### TEXTE DU DOCUMENT
______

IL NE ME PARLERA PLUS : c’est une raison pour le faire entendre. Je ne verrai plus sa longue figure de tige de jonc se balancer au-dessus de moi, se pencher sur moi : c’est une raison pour le désigner au regard. Ces propositions procèdent de l’amitié et du regret. On les déchiffrera comme une volonté de nier la mort en ce qu’elle a de définitivement cruel. Il y a des jours où on aimerait faire tourner à l’envers la roue du temps.
Si douloureuse que soit la perte, elle n’autorise pourtant pas à porter à la connaissance du public ce qui n’aurait de légitimité que dans la sphère privée. Je l’ai connu et fréquenté pendant une dizaine d’années. Nous nous sommes rencontrés à l’INSAS. Mais, ici, quand je parle de Jean-Christophe Lauwers, je parle d’abord d’un écrivain et d’un homme de théâtre, d’un homme d’aujourd’hui.
Encore aux études, il veut créer un théâtre et tout est déjà là : les raisons, la virulence, la prise d’assaut. Le ton est d’emblée donné :
« L’oc (…) fuse
Il détonne
Parce que parmi les porcs
Il dépose sa vitalité
comme un scandale et le scandale comme un fruit mûr
dans ce parc d’âmes laitières — littérature prolixe,
coulis d’ego, troupeau stéatopyge de ceux qui prétendront
toujours nous accointer, nous beurrer dans leur crotte
— et qui paissent en paix à l’abri de leur conscience.

______

### SÉRIE DE CONSIGNES
(1) Extrayez du texte du document le passage qui va de « IL NE ME PARLERA » jusqu'à « roue du temps. » inclus.
(2) D'après le texte du document, dans quel lieu la rencontre avec Jean-Christophe Lauwers a-t-elle eu lieu ?
(3) Relevez dans le texte du document toutes les manières dont Jean-Christophe Lauwers est désigné juste après les mots « je parle d’abord ».

______

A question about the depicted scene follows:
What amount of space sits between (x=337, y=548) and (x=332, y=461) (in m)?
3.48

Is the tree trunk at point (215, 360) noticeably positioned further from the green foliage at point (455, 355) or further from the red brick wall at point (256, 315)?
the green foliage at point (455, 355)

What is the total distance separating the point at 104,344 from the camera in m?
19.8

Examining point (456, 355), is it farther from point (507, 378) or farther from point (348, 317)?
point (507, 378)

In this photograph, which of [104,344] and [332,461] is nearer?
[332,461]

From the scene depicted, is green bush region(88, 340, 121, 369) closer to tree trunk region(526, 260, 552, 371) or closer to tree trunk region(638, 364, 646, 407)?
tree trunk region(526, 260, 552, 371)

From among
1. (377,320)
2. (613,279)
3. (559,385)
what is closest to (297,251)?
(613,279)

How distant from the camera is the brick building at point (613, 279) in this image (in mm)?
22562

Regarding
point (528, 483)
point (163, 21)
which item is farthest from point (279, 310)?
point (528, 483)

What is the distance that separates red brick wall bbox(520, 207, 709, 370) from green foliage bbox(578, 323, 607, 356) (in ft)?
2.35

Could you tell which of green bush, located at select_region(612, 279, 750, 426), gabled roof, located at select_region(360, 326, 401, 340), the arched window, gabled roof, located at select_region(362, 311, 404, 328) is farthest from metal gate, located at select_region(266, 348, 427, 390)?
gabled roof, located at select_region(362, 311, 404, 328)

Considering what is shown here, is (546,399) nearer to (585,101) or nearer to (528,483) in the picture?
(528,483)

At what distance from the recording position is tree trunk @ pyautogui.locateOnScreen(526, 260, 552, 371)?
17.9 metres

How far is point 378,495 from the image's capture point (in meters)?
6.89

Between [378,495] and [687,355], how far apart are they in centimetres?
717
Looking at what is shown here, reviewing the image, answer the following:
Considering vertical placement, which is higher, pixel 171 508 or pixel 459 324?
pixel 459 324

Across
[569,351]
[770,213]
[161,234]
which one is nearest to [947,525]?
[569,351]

______

### CORRIGÉ DÉTAILLÉ
(1)
IL NE ME PARLERA PLUS : c’est une raison pour le faire entendre. Je ne verrai plus sa longue figure de tige de jonc se balancer au-dessus de moi, se pencher sur moi : c’est une raison pour le désigner au regard. Ces propositions procèdent de l’amitié et du regret. On les déchiffrera comme une volonté de nier la mort en ce qu’elle a de définitivement cruel. Il y a des jours où on aimerait faire tourner à l’envers la roue du temps.

(2) À l'INSAS.

(3) un écrivain ; un homme de théâtre ; un homme d’aujourd’hui